Adventures in farming don’t stop when winter arrives. If anything, they become more frequent. This past summer hubby decided we would give silage feeding a try and chopped a pit full of the ever-fermenting feed for our cattle. We wrapped the pit tight and waited for the weather to require us to serve up the corn stalks and leaves. Fortunately, the coldest cold took its time getting here and we did not have to start the daily task of carting the food to our cows until January.
I had not experienced the serving of silage and, based on all the research I saw hubby do, I was intrigued by this form of feeding. It was a process that I found both interesting and time-consuming (traits that often go with farming).
Thank goodness for 4-wheel drive tractors and silage buggies to help us get the feed to our hungry herd. Silage has to be fed daily when the grass has stopped growing or is under a thick blanket of snow.
After 10+ inches fell, serving silage was a must. The following week brought sub-zero temps and those cows needed whatever food we could get to them.
My kids had gone along with hubby to put out the silage and came back with delight over the excitement of the cows upon delivery. I wanted to witness this bovine buoyancy for myself and see what hubby had been putting so many hours into for the last few weeks. I took advantage of a school snow day to ride along.
I am always in awe of the time and attention to detail my husband puts into each task and feeding silage was no different. He diligently filled the buggy, nabbed a bale of hay on the hay fork, and headed down the roads (that he had plowed earlier himself). I had the distinct privilege of being the gate-getter and had to move fast to let the tractor and its load in while keeping the cows from getting to the hay before hubby was ready. Normally he has to do this task on his own.

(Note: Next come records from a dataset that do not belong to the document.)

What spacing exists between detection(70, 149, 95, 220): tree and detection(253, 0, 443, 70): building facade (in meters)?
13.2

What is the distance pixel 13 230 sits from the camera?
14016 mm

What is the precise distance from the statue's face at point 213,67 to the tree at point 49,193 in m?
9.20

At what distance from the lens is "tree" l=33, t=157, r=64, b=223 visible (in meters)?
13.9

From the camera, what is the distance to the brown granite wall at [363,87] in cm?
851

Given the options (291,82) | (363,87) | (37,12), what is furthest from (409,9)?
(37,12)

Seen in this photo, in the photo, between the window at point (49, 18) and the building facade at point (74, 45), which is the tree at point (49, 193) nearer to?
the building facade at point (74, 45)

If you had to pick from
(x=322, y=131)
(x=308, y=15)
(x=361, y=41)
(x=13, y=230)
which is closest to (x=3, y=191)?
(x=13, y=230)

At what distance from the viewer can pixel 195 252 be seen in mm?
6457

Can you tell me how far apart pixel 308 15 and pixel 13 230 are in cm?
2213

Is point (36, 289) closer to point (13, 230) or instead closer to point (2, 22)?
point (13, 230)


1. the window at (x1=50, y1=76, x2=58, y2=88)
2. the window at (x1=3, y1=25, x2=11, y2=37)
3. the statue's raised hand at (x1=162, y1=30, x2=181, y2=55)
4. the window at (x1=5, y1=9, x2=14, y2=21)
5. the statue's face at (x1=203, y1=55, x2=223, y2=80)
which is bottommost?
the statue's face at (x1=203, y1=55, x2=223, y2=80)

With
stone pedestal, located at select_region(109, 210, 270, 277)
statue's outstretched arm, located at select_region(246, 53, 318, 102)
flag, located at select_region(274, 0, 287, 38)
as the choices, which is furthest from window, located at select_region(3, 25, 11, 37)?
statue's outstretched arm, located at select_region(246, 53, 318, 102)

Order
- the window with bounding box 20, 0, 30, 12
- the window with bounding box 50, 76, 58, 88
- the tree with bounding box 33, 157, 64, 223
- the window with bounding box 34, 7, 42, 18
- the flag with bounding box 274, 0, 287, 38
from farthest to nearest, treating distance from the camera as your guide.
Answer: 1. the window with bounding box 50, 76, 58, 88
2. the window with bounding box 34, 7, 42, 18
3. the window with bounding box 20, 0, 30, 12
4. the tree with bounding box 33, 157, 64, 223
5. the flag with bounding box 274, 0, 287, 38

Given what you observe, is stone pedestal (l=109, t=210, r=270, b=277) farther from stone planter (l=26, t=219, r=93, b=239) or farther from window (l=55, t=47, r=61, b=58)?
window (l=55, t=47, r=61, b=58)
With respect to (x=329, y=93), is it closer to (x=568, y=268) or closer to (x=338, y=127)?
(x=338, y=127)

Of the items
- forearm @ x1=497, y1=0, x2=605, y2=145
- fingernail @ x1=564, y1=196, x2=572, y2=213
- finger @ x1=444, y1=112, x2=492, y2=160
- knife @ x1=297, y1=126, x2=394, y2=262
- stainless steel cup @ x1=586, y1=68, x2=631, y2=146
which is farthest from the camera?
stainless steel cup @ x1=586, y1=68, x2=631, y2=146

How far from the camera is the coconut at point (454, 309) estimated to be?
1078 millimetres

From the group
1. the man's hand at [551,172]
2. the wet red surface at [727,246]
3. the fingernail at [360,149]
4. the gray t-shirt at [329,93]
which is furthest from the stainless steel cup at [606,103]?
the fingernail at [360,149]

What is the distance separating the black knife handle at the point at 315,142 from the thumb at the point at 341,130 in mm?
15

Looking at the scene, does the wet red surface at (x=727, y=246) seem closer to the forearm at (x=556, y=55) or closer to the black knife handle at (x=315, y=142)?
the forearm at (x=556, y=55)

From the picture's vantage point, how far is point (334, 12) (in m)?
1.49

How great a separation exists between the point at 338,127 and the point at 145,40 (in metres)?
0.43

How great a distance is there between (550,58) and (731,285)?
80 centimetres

The cows moved and mooed as we made our way through the pasture. Once far enough into the field, hubby began augering piles of the silage in different locations (to guarantee each cow and calf had a chance at the feed). After emptying the just the right amount, we forged our way up the snowy hillside and unloaded the round bale, pushing it with hubby’s expert skill down the hill.
The snow made unrolling the massive bale tough and at one point the tractor just kept sliding and we were along for the ride. (It was only slightly terrifying.)
After feeding the cows and calves, we headed to the bulls. Once again, I had a special job to do.
Hubby devised a PVC pipe contraption to prop up the buggy shoot diverting the auger’s aim. My job was to walk alongside the buggy holding up the PVC pipe invention and keep the shoot tilted upward to ensure that the feed shot perfectly into the bulls’ feed bin. This prevented us from actually having to drive in the pasture and maneuver between those big ol’ bulls.
When all the silage had been dispensed, it was time to put out more hay bales and get ready to do it again the next day.
As I lay in bed that night, I thought of the work it took to feed those frozen dinners. I said a prayer of thanks for my husband’s foresight for providing nutritious feed for our cattle and the equipment to get the job done. I added a petition for the protection of hubby’s continued safety as we make it through these winter months. Today I ask you to keep the hard-working farmers in your thoughts and prayers as they work to serve not only their livestock but all of us.
By: Melanie A. Peters
P.S. The only snow cancellations around here are for social occasions. The cows and turkeys don’t care if it snows.